DOCUMENT SECTION —
Tourists will find accessing Venice is more complicated unless they reserve ahead using an online booking system.
It is part of measures announced by mayor Luigi Brugnaro to tackle a backlash in the popular Italian city against mass tourism.
Brugnaro said tourists will be encouraged to book ahead online from 2020.
The city will also ask visitors to pay a €3 fee from May 1 this year, which will rise to up to €10 in 2020 depending on the season.
But the measures have been criticised by Italy’s tourism minister, Gian Marco Centinaio.
“It’s a useless and damaging measure. Do we want to become a tourist-repelling country?” Centinaio asked on Twitter.
Brugnaro defended the new measure as “the only way to count the number of people visiting Venice” and said that “no one will be denied access, but it will it be more complicated for those who don’t book”.
“The goal is to make the city more livable” for residents and to “reduce the extraordinary costs” incurred by the city because of mass tourism such as waste collection and the maintenance of the city’s heritage.
People who work or study in the city but live outside of it will be exempt from the fee, as will those visiting for medical or administrative purposes. Venice-born non-residents as well as people visiting family residing in the city are also expected to be exempt.
Only about 55,000 people live in the famed lagoon-city with some 20 millions tourists visiting every year.
The World Travel and Tourism Council estimates that tourism generated €3 billion in revenues in 2016, accounting for nearly 12% of the local economy.
But Venice has been at the forefront of a backlash against mass tourism in recent years as residents complain that local shops are being driven out by souvenir shops and that the fragile ecosystem is being ruined.
Some of the measures that were previously considered but were eventually rejected included a ban on cruise ships in certain areas as well as a ticketing system for the hyper centre.
A #EnjoyRespectVenezia campaign has also been launched, calling on tourists to take greater care when visiting by not littering. But it was criticised for imposing punitive fines for sitting in St Mark’s Square or near certain sites as well as simply standing idly about.
Tourists have also decried some of the prices in cafés and restaurants with one tourist charged €43 in August for two expresso and two bottles of water.

TO DO — Reproduce the passage of the article about Venice tourism measures starting at "Only about 55,000" and ending at "the hyper centre.". Rely only on the article about Venice tourism measures for what comes next.

Stored entries:
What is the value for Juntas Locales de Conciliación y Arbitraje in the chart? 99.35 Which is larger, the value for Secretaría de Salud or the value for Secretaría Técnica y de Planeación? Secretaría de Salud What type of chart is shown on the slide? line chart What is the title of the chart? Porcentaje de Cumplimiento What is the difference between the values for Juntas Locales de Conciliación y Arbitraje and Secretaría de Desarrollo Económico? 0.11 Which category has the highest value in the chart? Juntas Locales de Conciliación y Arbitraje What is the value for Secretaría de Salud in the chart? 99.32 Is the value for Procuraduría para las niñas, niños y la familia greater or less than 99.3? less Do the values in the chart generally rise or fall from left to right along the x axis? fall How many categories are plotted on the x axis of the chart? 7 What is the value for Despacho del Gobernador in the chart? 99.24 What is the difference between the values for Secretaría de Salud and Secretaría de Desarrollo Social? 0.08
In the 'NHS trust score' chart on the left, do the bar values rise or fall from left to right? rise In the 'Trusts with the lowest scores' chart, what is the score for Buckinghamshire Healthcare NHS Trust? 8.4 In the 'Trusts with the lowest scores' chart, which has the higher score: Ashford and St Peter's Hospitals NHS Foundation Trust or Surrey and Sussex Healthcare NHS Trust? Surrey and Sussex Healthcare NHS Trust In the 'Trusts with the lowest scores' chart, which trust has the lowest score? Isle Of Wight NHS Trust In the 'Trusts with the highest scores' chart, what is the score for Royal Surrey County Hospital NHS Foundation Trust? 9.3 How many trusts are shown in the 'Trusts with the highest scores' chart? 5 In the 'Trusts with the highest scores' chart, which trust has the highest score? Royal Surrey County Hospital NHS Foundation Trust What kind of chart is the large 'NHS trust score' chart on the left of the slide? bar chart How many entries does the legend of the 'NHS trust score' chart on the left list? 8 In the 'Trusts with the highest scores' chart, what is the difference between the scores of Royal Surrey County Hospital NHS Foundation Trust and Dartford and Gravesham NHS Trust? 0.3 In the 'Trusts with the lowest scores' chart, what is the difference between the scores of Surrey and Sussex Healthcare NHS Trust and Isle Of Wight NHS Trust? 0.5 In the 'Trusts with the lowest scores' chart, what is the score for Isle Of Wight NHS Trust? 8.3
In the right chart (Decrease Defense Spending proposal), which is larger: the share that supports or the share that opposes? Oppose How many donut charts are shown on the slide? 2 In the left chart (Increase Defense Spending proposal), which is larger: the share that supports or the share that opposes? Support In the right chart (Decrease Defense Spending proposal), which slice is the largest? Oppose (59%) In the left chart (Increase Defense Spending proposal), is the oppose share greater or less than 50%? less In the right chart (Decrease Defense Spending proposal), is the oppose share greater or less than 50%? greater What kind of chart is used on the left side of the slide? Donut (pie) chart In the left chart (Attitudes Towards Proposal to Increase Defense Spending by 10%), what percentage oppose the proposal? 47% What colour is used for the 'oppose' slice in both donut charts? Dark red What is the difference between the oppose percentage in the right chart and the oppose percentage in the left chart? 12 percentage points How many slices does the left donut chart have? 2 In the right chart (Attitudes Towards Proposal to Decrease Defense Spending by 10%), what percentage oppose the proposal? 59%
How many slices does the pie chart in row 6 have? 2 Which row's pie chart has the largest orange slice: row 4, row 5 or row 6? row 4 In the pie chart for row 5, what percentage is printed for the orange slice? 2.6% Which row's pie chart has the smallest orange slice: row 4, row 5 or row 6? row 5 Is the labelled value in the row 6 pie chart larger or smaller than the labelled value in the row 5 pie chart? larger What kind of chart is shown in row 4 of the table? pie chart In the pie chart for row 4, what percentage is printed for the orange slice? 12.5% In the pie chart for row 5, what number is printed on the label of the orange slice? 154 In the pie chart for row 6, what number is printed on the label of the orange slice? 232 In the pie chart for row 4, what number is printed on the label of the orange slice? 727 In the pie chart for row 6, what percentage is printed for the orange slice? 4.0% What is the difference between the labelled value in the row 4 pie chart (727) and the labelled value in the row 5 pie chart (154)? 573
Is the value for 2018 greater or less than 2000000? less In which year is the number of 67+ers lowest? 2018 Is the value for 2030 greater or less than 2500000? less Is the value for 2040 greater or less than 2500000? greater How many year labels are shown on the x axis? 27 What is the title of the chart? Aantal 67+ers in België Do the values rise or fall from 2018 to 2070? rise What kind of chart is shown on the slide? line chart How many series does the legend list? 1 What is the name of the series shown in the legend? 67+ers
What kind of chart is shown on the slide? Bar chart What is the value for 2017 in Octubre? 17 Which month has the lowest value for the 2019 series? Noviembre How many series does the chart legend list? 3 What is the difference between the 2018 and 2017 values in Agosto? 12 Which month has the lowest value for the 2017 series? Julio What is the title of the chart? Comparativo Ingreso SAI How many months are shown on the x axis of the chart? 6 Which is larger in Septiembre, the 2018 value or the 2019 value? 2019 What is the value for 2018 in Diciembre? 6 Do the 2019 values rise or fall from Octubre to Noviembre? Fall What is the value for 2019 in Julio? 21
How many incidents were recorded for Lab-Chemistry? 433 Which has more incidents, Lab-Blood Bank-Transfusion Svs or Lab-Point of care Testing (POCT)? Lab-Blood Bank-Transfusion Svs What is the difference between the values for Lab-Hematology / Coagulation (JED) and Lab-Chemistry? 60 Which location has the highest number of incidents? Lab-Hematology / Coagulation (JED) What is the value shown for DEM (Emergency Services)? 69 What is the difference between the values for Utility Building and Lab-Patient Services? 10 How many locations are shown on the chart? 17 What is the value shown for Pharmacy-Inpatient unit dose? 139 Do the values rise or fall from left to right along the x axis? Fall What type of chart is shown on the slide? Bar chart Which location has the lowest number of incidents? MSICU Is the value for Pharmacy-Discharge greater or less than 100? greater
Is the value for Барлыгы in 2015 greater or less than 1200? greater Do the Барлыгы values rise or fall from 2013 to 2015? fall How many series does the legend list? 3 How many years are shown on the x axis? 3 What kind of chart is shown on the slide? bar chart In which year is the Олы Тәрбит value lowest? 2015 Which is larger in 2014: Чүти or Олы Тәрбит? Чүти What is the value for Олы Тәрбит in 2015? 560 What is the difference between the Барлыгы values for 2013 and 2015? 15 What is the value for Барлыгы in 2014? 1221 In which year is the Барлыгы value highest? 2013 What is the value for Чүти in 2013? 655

ANSWER SECTION —
Only about 55,000 people live in the famed lagoon-city with some 20 millions tourists visiting every year.
The World Travel and Tourism Council estimates that tourism generated €3 billion in revenues in 2016, accounting for nearly 12% of the local economy.
But Venice has been at the forefront of a backlash against mass tourism in recent years as residents complain that local shops are being driven out by souvenir shops and that the fragile ecosystem is being ruined.
Some of the measures that were previously considered but were eventually rejected included a ban on cruise ships in certain areas as well as a ticketing system for the hyper centre.